Defenders of the system of the rotating presidency ignore the fact that the administrations of smaller member states are evidently hard pushed to service the Council presidency once every fourteen years. If there were a technocratic value in obliging each national government to take the helm of the Council, one would expect the conduct of the term presidencies to be systematically higher than they are. Some also claim to be able to manufacture a domestic political advantage when the EU circus comes to town with razzmatazz: for myself, I doubt the lasting value of folk dancing displays.

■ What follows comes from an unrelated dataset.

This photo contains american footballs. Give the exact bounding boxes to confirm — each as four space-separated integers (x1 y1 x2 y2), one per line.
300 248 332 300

A Commission more able and willing to take the political lead and determined to protect its own legislative prerogatives—to initiate and promote draft laws, and then implement them—would help proceedings in the Council. The operation of co-decision between the Council and the European Parliament, which is at the heart of the ordinary legislative procedure, would be much facilitated by the engagement of a more professional Council presidency and a more political Commission.Footnote 27 The law-making process would be better paced and more transparent. The current trend of enacting laws at their first reading after ‘black box’ trilogues among the three institutions does a disservice to good law making. In theory, the result of each informal trilogue should be reported back to the relevant Parliamentary committee, COREPER and the Commission before further steps are taken in the tripartite forum. In practice, such reportage can be less than rigorous. The formal conciliation procedure of the ordinary legislative procedure which has to be convened, if necessary, at the second reading is more open and democratic.

In future, all working documents, agendas and minutes of all legislative meetings should be published. The default switch of the television cameras in the Council chamber should be set to ‘on’ not ‘off’—as they are in any state legislative chamber. Stakeholders in the legislation should be better informed at every stage of the law-making process. Greater transparency will help national parliaments follow the legislative footprints in Brussels and scrutinise draft EU law, as they should, on the grounds of efficacy, subsidiarity and proportionality.Footnote 28

To boost transparency further, many MEPs are proposing that the Council composes itself into a single legislative format when it enacts law, in a formal plenary session, leaving the sectoral formations to conduct trilogues and prepare amendments. Indeed, the idea of a Law Council got some traction in the discussions at the Convention—before being dismissed by the heads of government as being too obviously parliamentary.

Any adjustments of this type to the balance of power and the management of business between the institutions will need to be reflected in revised Interinstitutional Agreements (IIAs).Footnote 29 The treaty already presumes that the Commission, Parliament and Council will find common ground on their respective working methods and be able to manage potential disputes between them. IIAs reflect in as practical terms as possible the interaction between the three institutions’ own internal rules of procedure. To protect the interinstitutional equilibrium implicit in the treaty structure, however, it is important that these cooperation agreements, especially where they have a binding nature, are conceived and maintained as genuinely tripartite. Side deals between Parliament and the Commission which let the Council off the hook—for example, in the matter of international agreements—have proved to be more trouble than they are worth. After the Commission and Parliament had developed the concept of a transparency register for some years, the Council only reluctantly agreed to join an official IIA on the mandatory register of lobbyists as late as 2021.